• **Teks yang Ditampilkan**:
'''
KOMPAS.com - Kanker merupakan penyebab kematian terbesar kedua di dunia setelah jantung dan stroke. Biaya pengobatan yang mahal membuat pasien kanker yang belum terlindungi jaminan kesehatan harus menanggung beban ekonomi yang tinggi.
Organisasi Kesehatan Dunia (WHO) memperkirakan, jumlah penderita kanker bisa meningkat 300 persen di seluruh dunia tahun 2030. Sekitar 70 persen dari jumlah tersebut berada di negara berkembang seperti Indonesia.
Menurut penelitian harga obat kanker di beberapa negara, Amerika Serikat memiliki biaya obat paling mahal di dunia untuk penyakit kanker. Meski demikian, harga obat tersebut masih terjangkau oleh warganya karena pendapatan perkapitanya tinggi.
Harga obat kanker paling murah ada di India dan Afrika Selatan. Tapi, setelah memperhitungkan prosentase tingkat ekonomi dan biaya hidup warganya, harga obat kanker justru paling tidak terjangkau di India dan China.
Dalam hal keterjangkauan obat, ternyata Australia merupakan negara yang warganya paling mampu. Untuk obat kanker generik, harganya sekitar 3 persen dari kemampuan membeli perkapitanya. Sementara obat paten sekitar 71 persen.
Bandingkan dengan China, di mana harga obat generik 48 persen dan obat paten 288 persen dari pendapatan yang disesuaikan dengan biaya hidup.
Peneliti dari Israel yang melakukan penelitian itu memaparkan hasilnya dalam pertemuan tahunan American Society of Clinical Oncology beberapa waktu lalu.
Tim peneliti menghitung biaya bulanan yang harus dikeluarkan pasien untuk 15 obat kanker generik dan 8 obat paten untuk mengobati berbagai jenis kanker dan stadiumnya. Penelitian harga obat dilakukan di Australia, China, India, Afrika Selatan, Inggris Raya, Israel, dan AS.
Harga obat kanker yang tinggi menyebabkan tuntutan pengurangan harga dari berbagai pihak. Akan tetapi, perusahaan farmasi beralasan mereka harus menghasilkan profit untuk membiayai riset jutaan dolar.
Selain itu, cukup banyak farmasi yang memiliki skema obat murah atau akses gratis bagi pasien yang tidak mampu.
Meski Indonesia tidak masuk dalam penelitian tersebut, tetapi biaya pengobatan kanker di sini juga mahal. Kehadiran BPJS Kesehatan memang sangat membantu, namun belum semua obat kanker dan terapi ditanggung oleh BPJS.
Hasil studi Asean Costs in Oncology (ACTION) di Indonesia, menunjukkan, biaya terapi yang ditanggung sendiri mencapai 24 persen dari biaya rumah tangga dan menjadi beban keuangan.
'''
• **Entri yang Diekstrak**:
'''
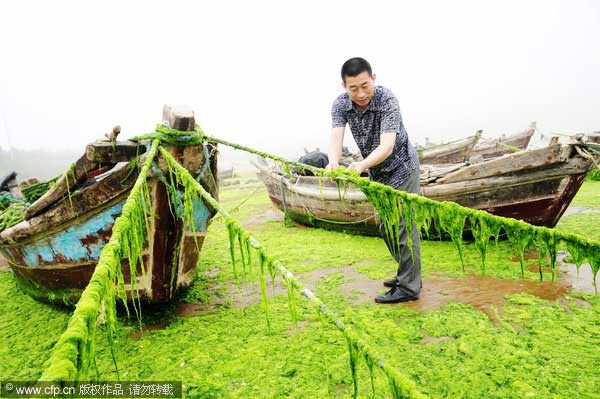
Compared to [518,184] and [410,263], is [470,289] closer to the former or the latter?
[410,263]

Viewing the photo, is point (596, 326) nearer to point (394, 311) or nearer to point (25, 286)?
point (394, 311)

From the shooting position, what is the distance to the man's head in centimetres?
335

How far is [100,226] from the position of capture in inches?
138

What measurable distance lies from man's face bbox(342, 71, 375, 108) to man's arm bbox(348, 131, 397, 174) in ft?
1.42

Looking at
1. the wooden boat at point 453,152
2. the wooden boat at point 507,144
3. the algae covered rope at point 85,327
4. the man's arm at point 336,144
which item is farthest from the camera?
the wooden boat at point 507,144

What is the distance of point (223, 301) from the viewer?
165 inches

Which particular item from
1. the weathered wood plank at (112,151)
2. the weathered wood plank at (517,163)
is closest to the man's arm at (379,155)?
the weathered wood plank at (112,151)

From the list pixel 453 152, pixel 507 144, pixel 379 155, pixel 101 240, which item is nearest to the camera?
pixel 379 155

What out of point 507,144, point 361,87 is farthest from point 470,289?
point 507,144

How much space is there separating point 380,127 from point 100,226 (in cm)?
280

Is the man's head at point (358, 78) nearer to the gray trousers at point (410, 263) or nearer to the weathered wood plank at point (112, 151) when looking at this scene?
the gray trousers at point (410, 263)

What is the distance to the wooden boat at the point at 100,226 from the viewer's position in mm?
3240

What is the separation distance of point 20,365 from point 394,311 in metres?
3.28

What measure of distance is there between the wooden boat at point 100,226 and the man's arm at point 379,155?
4.73 feet
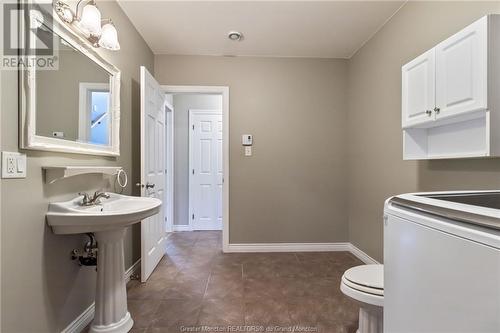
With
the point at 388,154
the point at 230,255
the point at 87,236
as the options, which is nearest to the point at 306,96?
the point at 388,154

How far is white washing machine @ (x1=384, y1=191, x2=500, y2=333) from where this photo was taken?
601 millimetres

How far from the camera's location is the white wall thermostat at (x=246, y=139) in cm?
302

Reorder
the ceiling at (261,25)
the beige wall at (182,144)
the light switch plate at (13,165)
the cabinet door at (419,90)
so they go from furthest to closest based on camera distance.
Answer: the beige wall at (182,144), the ceiling at (261,25), the cabinet door at (419,90), the light switch plate at (13,165)

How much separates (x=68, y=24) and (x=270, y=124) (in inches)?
84.1

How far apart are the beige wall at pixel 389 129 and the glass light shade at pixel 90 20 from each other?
2.26 metres

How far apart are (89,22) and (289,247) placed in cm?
289

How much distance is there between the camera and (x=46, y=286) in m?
A: 1.30

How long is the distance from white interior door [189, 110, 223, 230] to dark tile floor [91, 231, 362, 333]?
1078 mm

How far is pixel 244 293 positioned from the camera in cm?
208

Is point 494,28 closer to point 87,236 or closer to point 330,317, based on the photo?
point 330,317

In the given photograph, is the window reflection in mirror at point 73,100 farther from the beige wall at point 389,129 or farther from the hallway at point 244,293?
the beige wall at point 389,129

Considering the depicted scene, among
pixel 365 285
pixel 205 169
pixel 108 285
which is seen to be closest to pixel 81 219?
pixel 108 285

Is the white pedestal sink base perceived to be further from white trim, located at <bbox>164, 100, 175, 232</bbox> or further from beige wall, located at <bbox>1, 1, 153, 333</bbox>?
white trim, located at <bbox>164, 100, 175, 232</bbox>

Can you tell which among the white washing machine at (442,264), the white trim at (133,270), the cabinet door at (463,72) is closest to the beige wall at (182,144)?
the white trim at (133,270)
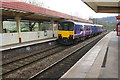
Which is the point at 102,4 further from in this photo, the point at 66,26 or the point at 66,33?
the point at 66,33

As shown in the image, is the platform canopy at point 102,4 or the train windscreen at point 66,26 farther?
the train windscreen at point 66,26

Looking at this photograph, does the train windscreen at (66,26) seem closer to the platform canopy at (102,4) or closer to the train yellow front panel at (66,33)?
the train yellow front panel at (66,33)

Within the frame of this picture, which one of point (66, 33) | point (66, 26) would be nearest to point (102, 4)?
point (66, 26)

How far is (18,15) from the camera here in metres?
13.7

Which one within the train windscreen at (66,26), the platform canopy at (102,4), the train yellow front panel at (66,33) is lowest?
the train yellow front panel at (66,33)

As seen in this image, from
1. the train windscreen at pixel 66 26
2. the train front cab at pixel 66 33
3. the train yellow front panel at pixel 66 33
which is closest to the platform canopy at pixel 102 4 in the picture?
the train windscreen at pixel 66 26

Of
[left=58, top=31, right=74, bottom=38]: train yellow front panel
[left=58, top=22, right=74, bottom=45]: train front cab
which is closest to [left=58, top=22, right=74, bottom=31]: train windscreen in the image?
[left=58, top=22, right=74, bottom=45]: train front cab

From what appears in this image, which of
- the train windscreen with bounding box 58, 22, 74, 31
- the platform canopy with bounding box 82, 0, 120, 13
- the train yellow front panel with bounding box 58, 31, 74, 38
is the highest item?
the platform canopy with bounding box 82, 0, 120, 13

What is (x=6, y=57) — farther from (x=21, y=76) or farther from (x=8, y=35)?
(x=21, y=76)

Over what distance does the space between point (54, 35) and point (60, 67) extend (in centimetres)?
1367

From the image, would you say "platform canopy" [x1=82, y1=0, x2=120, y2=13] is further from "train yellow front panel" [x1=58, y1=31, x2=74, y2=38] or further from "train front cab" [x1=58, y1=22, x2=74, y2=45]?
"train yellow front panel" [x1=58, y1=31, x2=74, y2=38]

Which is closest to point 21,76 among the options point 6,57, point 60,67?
point 60,67

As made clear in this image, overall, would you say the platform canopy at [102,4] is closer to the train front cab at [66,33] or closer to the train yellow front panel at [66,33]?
the train front cab at [66,33]

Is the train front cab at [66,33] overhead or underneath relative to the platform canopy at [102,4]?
underneath
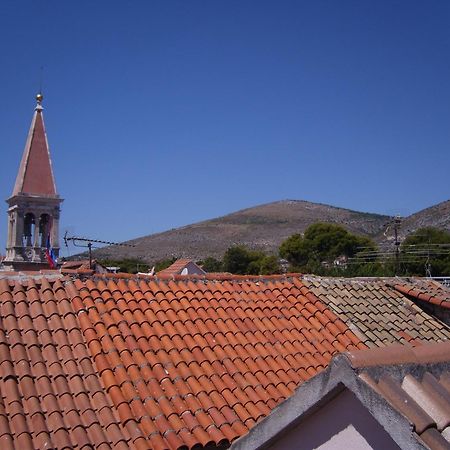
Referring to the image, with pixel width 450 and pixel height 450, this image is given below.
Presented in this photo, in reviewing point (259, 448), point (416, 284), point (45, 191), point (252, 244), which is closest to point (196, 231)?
point (252, 244)

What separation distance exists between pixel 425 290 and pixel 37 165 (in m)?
20.5

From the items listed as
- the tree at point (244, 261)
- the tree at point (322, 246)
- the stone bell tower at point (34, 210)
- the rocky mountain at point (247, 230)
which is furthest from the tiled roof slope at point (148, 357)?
the rocky mountain at point (247, 230)

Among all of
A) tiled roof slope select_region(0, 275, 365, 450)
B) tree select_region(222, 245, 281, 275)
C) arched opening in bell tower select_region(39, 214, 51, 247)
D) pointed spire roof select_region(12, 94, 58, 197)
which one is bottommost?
tiled roof slope select_region(0, 275, 365, 450)

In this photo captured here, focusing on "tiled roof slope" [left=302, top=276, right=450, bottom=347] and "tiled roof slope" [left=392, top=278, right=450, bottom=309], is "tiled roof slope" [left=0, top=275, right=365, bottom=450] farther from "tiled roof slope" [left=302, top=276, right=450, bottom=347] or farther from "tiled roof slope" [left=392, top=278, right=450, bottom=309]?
"tiled roof slope" [left=392, top=278, right=450, bottom=309]

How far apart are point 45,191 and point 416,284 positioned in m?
19.3

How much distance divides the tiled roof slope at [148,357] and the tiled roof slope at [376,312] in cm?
38

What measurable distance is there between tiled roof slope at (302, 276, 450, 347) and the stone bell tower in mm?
16710

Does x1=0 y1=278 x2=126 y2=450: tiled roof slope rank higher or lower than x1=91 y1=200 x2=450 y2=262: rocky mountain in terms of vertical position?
A: lower

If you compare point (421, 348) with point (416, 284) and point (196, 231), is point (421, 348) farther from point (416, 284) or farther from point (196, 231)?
point (196, 231)

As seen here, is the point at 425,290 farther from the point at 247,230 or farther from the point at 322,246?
the point at 247,230

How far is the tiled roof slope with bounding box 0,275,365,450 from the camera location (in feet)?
18.4

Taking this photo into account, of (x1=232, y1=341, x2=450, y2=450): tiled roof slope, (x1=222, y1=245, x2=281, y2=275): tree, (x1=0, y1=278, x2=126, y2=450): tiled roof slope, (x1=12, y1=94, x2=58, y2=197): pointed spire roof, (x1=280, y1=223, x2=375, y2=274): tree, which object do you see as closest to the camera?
(x1=232, y1=341, x2=450, y2=450): tiled roof slope

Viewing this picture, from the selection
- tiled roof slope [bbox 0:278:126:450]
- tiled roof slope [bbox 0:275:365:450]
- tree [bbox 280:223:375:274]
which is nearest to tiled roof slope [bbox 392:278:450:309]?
tiled roof slope [bbox 0:275:365:450]

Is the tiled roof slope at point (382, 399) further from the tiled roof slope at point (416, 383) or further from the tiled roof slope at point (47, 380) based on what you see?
the tiled roof slope at point (47, 380)
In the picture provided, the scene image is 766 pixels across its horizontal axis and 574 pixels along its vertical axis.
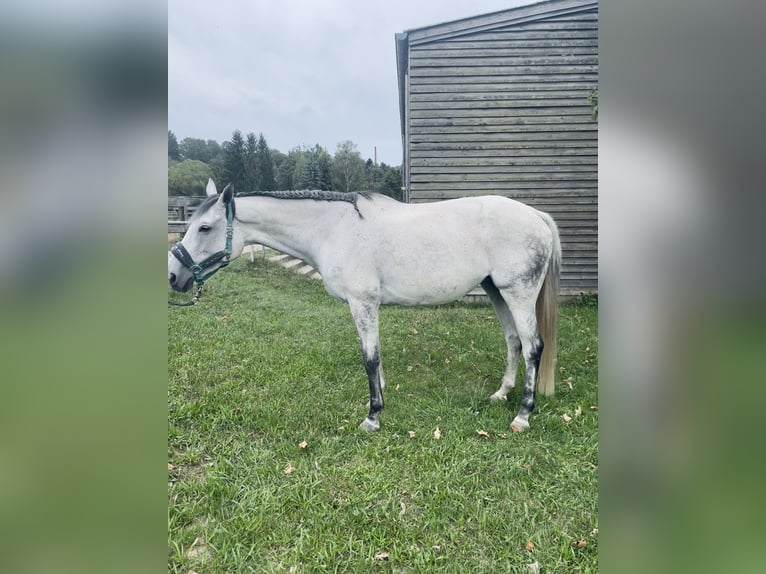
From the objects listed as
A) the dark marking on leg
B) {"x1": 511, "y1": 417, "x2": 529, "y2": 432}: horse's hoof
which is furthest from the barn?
{"x1": 511, "y1": 417, "x2": 529, "y2": 432}: horse's hoof

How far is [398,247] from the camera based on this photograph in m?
2.80

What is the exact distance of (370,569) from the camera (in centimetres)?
170

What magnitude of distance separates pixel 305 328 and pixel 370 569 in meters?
3.88

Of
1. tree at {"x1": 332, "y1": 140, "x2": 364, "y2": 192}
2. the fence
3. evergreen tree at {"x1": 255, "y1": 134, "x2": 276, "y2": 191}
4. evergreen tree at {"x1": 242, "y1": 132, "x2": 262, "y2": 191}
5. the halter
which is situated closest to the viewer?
the halter

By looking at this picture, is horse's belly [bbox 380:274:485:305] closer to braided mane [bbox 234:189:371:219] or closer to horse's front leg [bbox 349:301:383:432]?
horse's front leg [bbox 349:301:383:432]

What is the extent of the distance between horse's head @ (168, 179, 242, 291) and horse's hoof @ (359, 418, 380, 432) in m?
1.55

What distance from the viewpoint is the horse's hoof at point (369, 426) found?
280cm

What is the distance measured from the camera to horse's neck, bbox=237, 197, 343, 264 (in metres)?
2.85

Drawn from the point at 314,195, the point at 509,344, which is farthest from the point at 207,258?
the point at 509,344

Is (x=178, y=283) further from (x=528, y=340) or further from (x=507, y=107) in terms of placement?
(x=507, y=107)

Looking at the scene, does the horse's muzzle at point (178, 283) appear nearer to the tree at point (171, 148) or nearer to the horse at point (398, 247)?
the horse at point (398, 247)

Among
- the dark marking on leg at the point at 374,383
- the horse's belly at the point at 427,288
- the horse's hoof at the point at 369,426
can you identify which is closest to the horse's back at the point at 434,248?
the horse's belly at the point at 427,288
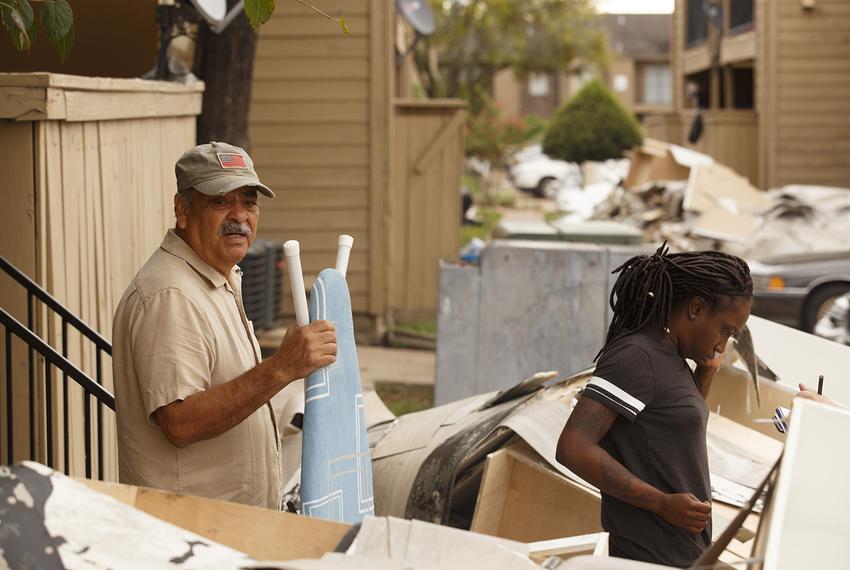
'''
• **Yang Harus Dikerjakan**:
1. Terjemahkan kalimat "Harga obat kanker paling murah ada di India dan Afrika Selatan." dari teks tentang harga obat kanker ke dalam bahasa Inggris.
2. Tuliskan ulang bagian teks tentang harga obat kanker mulai dari "Selain itu, cukup" sampai dengan "menjadi beban keuangan.".
Entri di atas tidak dipakai di sini.

• **Hasil Pengerjaan**:
1. The cheapest cancer drug prices are in India and South Africa.

2.
Selain itu, cukup banyak farmasi yang memiliki skema obat murah atau akses gratis bagi pasien yang tidak mampu.
Meski Indonesia tidak masuk dalam penelitian tersebut, tetapi biaya pengobatan kanker di sini juga mahal. Kehadiran BPJS Kesehatan memang sangat membantu, namun belum semua obat kanker dan terapi ditanggung oleh BPJS.
Hasil studi Asean Costs in Oncology (ACTION) di Indonesia, menunjukkan, biaya terapi yang ditanggung sendiri mencapai 24 persen dari biaya rumah tangga dan menjadi beban keuangan.